尽管她从来没有听说过有这封信的存在,但是万一呢?
或许那是她的母亲留给她和舒遇的,最后的东西了。
就算是一场鸿门宴,她也想赌一把。
……
夏时终于回来了,还买了两瓶酸奶。
想到夏时训练已经很辛苦了,舒淮不想把自己的情绪带给他,于是故作委屈地说:“我好想打王者哦。”
“你……在跟我撒娇?”夏时走到沙发前,挑了挑眉,看着舒淮,似笑非笑。
“哪有?这也算撒娇?”舒淮恢复了正经,决口否认道。
“当然算,不然你完全可以自己打王者,但是你没有自己打,而是跟我说这种话,说明你是想让我陪你打,所以你在撒娇。”

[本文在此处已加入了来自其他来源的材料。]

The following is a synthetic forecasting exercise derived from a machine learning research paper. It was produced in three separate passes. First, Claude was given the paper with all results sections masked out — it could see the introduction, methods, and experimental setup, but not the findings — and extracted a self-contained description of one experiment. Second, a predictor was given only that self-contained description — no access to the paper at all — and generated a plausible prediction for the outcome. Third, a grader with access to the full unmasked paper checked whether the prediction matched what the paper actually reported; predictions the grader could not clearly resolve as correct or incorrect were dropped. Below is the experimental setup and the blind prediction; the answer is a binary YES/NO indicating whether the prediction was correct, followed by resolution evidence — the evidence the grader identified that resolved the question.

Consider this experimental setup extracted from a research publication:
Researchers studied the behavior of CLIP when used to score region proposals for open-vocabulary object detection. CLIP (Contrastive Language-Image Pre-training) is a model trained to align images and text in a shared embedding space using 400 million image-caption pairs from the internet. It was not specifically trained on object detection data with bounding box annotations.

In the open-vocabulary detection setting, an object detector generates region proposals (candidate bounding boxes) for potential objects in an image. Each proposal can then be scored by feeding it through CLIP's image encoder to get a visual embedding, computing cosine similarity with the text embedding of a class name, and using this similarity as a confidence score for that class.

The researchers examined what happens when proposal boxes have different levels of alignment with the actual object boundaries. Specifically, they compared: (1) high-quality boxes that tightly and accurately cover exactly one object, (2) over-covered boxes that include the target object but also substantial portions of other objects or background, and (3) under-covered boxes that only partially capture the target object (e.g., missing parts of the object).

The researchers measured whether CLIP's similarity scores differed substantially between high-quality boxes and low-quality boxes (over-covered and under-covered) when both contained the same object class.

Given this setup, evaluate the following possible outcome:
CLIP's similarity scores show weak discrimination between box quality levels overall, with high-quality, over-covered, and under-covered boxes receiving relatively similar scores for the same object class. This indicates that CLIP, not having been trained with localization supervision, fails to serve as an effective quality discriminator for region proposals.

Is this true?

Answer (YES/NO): YES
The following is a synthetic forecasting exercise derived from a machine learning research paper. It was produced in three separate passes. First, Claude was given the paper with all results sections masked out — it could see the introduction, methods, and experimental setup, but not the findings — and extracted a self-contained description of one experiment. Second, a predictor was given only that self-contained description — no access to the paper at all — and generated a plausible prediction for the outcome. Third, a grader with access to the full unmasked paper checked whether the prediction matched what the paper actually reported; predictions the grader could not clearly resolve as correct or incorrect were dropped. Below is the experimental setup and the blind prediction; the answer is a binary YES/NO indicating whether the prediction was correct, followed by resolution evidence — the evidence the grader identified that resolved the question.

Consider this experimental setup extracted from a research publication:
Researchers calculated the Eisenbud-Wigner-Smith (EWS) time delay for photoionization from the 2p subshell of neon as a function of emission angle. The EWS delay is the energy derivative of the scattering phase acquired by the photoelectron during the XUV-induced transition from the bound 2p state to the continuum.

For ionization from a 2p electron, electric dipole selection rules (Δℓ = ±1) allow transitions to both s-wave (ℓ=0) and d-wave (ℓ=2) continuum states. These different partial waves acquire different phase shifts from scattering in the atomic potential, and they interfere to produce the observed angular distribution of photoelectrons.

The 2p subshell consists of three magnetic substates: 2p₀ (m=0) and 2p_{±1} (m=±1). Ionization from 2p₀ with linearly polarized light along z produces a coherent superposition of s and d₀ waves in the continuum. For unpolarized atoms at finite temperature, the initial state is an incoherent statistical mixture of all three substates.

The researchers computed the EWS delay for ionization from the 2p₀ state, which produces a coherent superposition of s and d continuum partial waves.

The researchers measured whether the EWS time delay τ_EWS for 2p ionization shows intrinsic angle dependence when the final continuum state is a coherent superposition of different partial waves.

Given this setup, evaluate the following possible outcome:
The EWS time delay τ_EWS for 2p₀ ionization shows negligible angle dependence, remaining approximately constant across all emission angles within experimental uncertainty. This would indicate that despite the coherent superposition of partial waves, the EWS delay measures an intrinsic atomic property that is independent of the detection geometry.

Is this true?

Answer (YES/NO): NO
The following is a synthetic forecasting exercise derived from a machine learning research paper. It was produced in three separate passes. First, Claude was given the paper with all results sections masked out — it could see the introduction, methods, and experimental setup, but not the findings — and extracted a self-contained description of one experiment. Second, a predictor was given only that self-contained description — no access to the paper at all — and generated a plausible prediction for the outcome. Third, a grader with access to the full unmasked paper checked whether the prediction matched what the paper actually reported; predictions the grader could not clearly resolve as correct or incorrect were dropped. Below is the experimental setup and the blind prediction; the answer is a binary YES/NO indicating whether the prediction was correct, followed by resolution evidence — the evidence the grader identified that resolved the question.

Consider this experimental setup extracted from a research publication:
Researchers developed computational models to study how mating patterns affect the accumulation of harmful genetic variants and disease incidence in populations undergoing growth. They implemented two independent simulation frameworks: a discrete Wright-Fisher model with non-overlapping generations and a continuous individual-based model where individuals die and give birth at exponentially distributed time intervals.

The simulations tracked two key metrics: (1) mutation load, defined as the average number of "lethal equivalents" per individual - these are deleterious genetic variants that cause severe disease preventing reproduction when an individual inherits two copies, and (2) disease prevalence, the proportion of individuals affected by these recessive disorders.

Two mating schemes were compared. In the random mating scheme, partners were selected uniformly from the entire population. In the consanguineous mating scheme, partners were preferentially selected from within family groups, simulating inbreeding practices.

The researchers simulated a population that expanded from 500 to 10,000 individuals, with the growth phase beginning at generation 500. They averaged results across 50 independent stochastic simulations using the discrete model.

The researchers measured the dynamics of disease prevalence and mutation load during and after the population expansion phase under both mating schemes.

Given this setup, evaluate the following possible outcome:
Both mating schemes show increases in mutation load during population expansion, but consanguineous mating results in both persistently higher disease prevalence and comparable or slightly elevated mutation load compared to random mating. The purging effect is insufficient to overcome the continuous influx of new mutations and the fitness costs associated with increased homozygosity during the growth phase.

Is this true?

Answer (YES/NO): NO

夏时振振有词地说着,一番话那叫一个有理有据,逻辑之严密,让舒淮一时间竟然连反驳的方向都找不到。
“行吧,就当我撒娇,那你带我打王者。”舒淮瘪瘪嘴,妥协了。
“那你等我会儿,我先洗个澡,你去床上等我。”夏时扔下手机,走了。
明明是一句很自然很正经的话,但是舒淮听得……脸红了。